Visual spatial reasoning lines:
**********

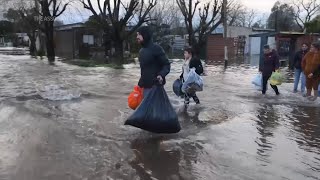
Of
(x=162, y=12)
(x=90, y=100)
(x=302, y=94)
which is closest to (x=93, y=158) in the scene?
(x=90, y=100)

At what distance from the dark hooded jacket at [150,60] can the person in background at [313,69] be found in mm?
5601

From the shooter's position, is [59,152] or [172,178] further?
[59,152]

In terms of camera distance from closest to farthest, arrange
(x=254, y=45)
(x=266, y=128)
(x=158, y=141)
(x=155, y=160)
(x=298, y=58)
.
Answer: (x=155, y=160), (x=158, y=141), (x=266, y=128), (x=298, y=58), (x=254, y=45)

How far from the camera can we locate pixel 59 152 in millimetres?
6055

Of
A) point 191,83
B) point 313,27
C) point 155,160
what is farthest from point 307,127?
point 313,27

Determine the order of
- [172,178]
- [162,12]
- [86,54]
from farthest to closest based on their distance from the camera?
[162,12]
[86,54]
[172,178]

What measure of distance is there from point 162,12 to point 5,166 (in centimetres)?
5874

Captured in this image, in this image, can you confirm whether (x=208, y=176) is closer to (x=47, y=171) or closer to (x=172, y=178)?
(x=172, y=178)

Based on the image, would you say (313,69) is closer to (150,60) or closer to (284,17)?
(150,60)

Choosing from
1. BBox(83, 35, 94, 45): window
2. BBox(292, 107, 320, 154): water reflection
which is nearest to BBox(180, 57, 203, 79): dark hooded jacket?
BBox(292, 107, 320, 154): water reflection

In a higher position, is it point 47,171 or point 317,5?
point 317,5

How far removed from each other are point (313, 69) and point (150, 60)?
19.0 ft

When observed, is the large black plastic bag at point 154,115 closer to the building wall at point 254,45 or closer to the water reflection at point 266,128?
the water reflection at point 266,128

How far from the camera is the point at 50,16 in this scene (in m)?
35.7
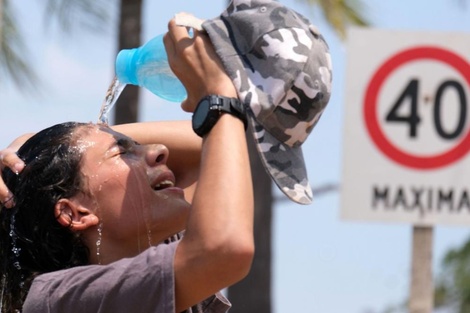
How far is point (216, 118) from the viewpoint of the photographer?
390cm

**********

_Task:_
Copy every one of the lines above word for word, leaving out the pictures.

_Problem solution:_
Of
(x=162, y=12)
(x=90, y=100)
(x=302, y=94)
which is closest to (x=93, y=158) in the scene?
(x=90, y=100)

At what distance from the dark hooded jacket at [150,60] can the person in background at [313,69] be found in mm?
5601

From the shooter's position, is [59,152] or [172,178] further?
[59,152]

In terms of camera distance from closest to farthest, arrange
(x=254, y=45)
(x=266, y=128)
(x=158, y=141)
(x=155, y=160)
(x=298, y=58)
.
Answer: (x=155, y=160), (x=158, y=141), (x=266, y=128), (x=298, y=58), (x=254, y=45)

How far from the camera can we locate pixel 59 152 in millimetres?
6055

Of
A) point 191,83
B) point 313,27
C) point 155,160
what is farthest from point 307,127?
point 313,27

Determine the order of
- [172,178]
- [162,12]
- [86,54]
from farthest to closest based on their distance from the camera?
[162,12]
[86,54]
[172,178]

What measure of distance is there from point 162,12 to point 5,166 (in centimetres)?
5874

Captured in this image, in this image, can you confirm whether (x=208, y=176) is closer to (x=47, y=171) or closer to (x=172, y=178)?
(x=172, y=178)

Based on the image, would you say (313,69) is closer to (150,60) or closer to (284,17)?
(150,60)

Choosing from
1. BBox(83, 35, 94, 45): window
2. BBox(292, 107, 320, 154): water reflection
which is nearest to BBox(180, 57, 203, 79): dark hooded jacket?
BBox(292, 107, 320, 154): water reflection

In a higher position, is it point 47,171 or point 317,5?
point 317,5

How far removed from each other are point (313, 69) and point (150, 60)?
19.0 ft

When observed, is the large black plastic bag at point 154,115 closer to the building wall at point 254,45 or closer to the water reflection at point 266,128?
the water reflection at point 266,128

How far from the camera is the point at 50,16 in this scene (in m)?
35.7
How far is point (216, 118) from the viewpoint of the photographer?
390cm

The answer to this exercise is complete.